Team totals, the under-the-radar option
Rather than betting the combined score, you can bet just one team's total. Broncos team total over 23.5 is a wager on Denver alone scoring 24+. This is useful when:
- You think one team will dominate but aren't sure how the other will respond.
- You want to combine with a moneyline (e.g., Broncos win + Broncos team total over) for an SGP.
- The full-game total has too much variance and you want to isolate one offense.
First-half and first-quarter totals
Books offer totals on partial-game segments. First-half NFL totals are typically set around 45-48% of the full-game total (slightly below half because second halves trend higher). First-five-inning totals in MLB insulate you from late-game bullpen variance, particularly valuable for Coors Field games where bullpens can blow up totals late.
Common mistakes
- Betting overs out of fan habit. Public bettors love overs; books know this and price accordingly. Disciplined bettors take the under more often than they think they will.

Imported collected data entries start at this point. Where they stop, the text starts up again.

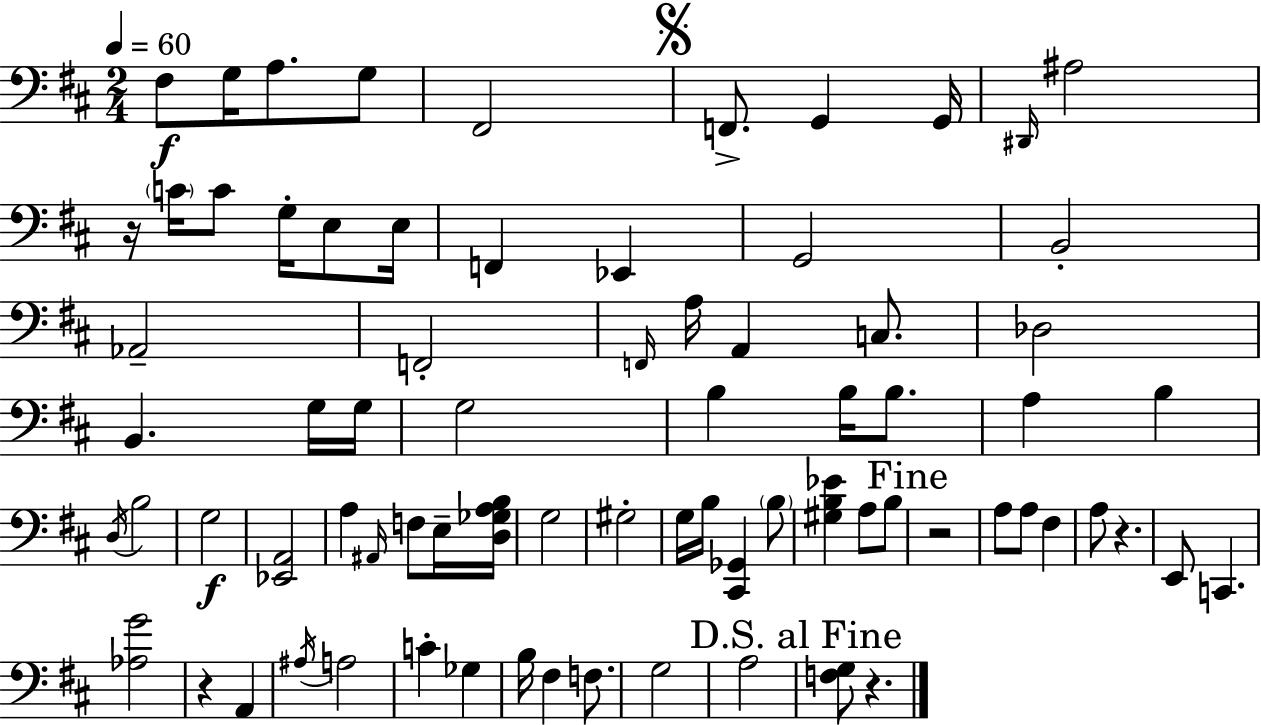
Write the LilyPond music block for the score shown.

{
  \clef bass
  \numericTimeSignature
  \time 2/4
  \key d \major
  \tempo 4 = 60
  fis8\f g16 a8. g8 | fis,2 | \mark \markup { \musicglyph "scripts.segno" } f,8.-> g,4 g,16 | \grace { dis,16 } ais2 | \break r16 \parenthesize c'16 c'8 g16-. e8 | e16 f,4 ees,4 | g,2 | b,2-. | \break aes,2-- | f,2-. | \grace { f,16 } a16 a,4 c8. | des2 | \break b,4. | g16 g16 g2 | b4 b16 b8. | a4 b4 | \break \acciaccatura { d16 } b2 | g2\f | <ees, a,>2 | a4 \grace { ais,16 } | \break f8 e16-- <d ges a b>16 g2 | gis2-. | g16 b16 <cis, ges,>4 | \parenthesize b8 <gis b ees'>4 | \break a8 b8 \mark "Fine" r2 | a8 a8 | fis4 a8 r4. | e,8 c,4. | \break <aes g'>2 | r4 | a,4 \acciaccatura { ais16 } a2 | c'4-. | \break ges4 b16 fis4 | f8. g2 | a2 | \mark "D.S. al Fine" <f g>8 r4. | \break \bar "|."
}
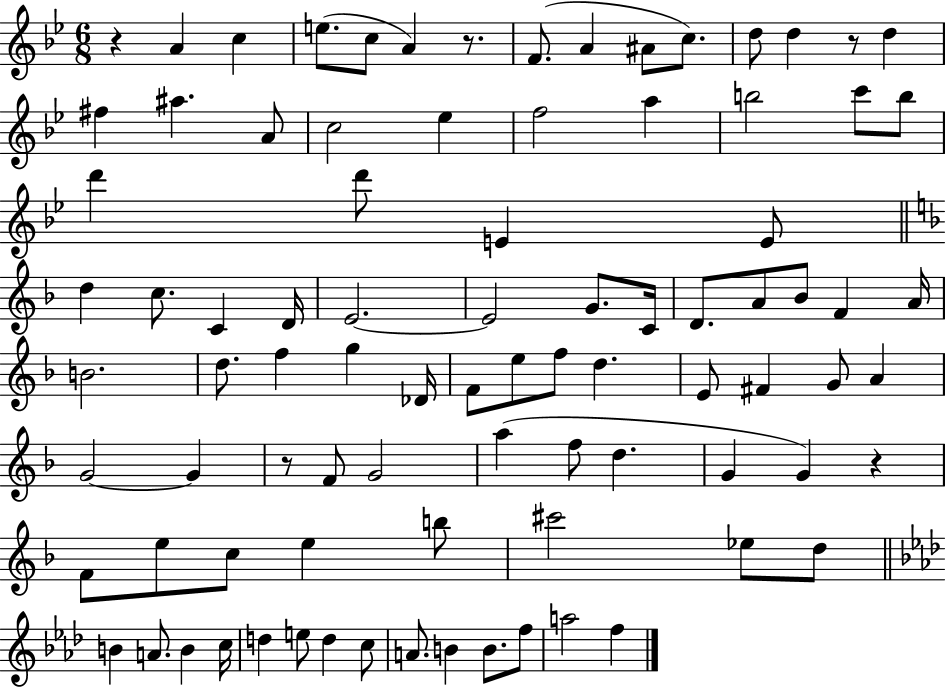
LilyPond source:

{
  \clef treble
  \numericTimeSignature
  \time 6/8
  \key bes \major
  r4 a'4 c''4 | e''8.( c''8 a'4) r8. | f'8.( a'4 ais'8 c''8.) | d''8 d''4 r8 d''4 | \break fis''4 ais''4. a'8 | c''2 ees''4 | f''2 a''4 | b''2 c'''8 b''8 | \break d'''4 d'''8 e'4 e'8 | \bar "||" \break \key d \minor d''4 c''8. c'4 d'16 | e'2.~~ | e'2 g'8. c'16 | d'8. a'8 bes'8 f'4 a'16 | \break b'2. | d''8. f''4 g''4 des'16 | f'8 e''8 f''8 d''4. | e'8 fis'4 g'8 a'4 | \break g'2~~ g'4 | r8 f'8 g'2 | a''4( f''8 d''4. | g'4 g'4) r4 | \break f'8 e''8 c''8 e''4 b''8 | cis'''2 ees''8 d''8 | \bar "||" \break \key aes \major b'4 a'8. b'4 c''16 | d''4 e''8 d''4 c''8 | a'8. b'4 b'8. f''8 | a''2 f''4 | \break \bar "|."
}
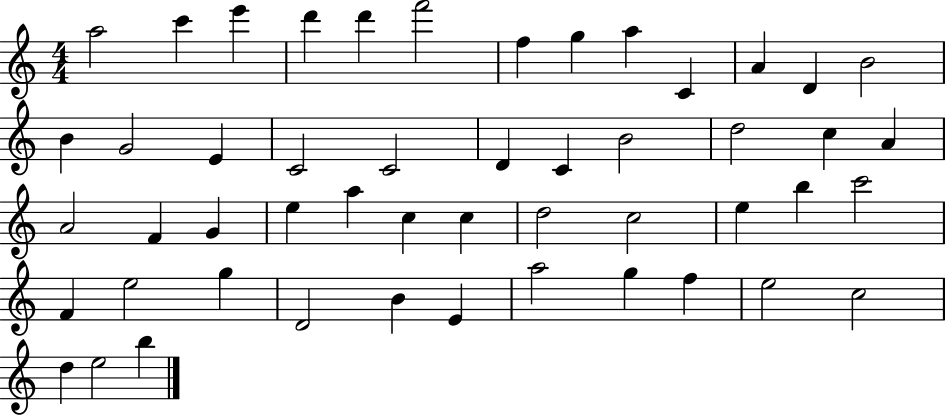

- Ignoring the close. If you bet the over at 45.5 and the line closes at 47.5, you got a great number. If it closes at 43.5, you lost the close, even if the over hits, your bet was -EV.
- Forgetting overtime rules. Most NFL totals include overtime; some markets don't. Always check the book's rules tab.
- Treating totals like spreads. Totals don't have the same "key number" structure in NBA or college basketball. Don't overweight half-point movements there.
Best book for totals betting
DraftKings offers the widest catalog of alternate totals on every game, useful for granular control. FanDuel tends to price closing totals sharpest, meaning their numbers are closest to the true expected outcome. BetMGM runs reliable totals pricing across all sports and frequently offers totals odds boosts.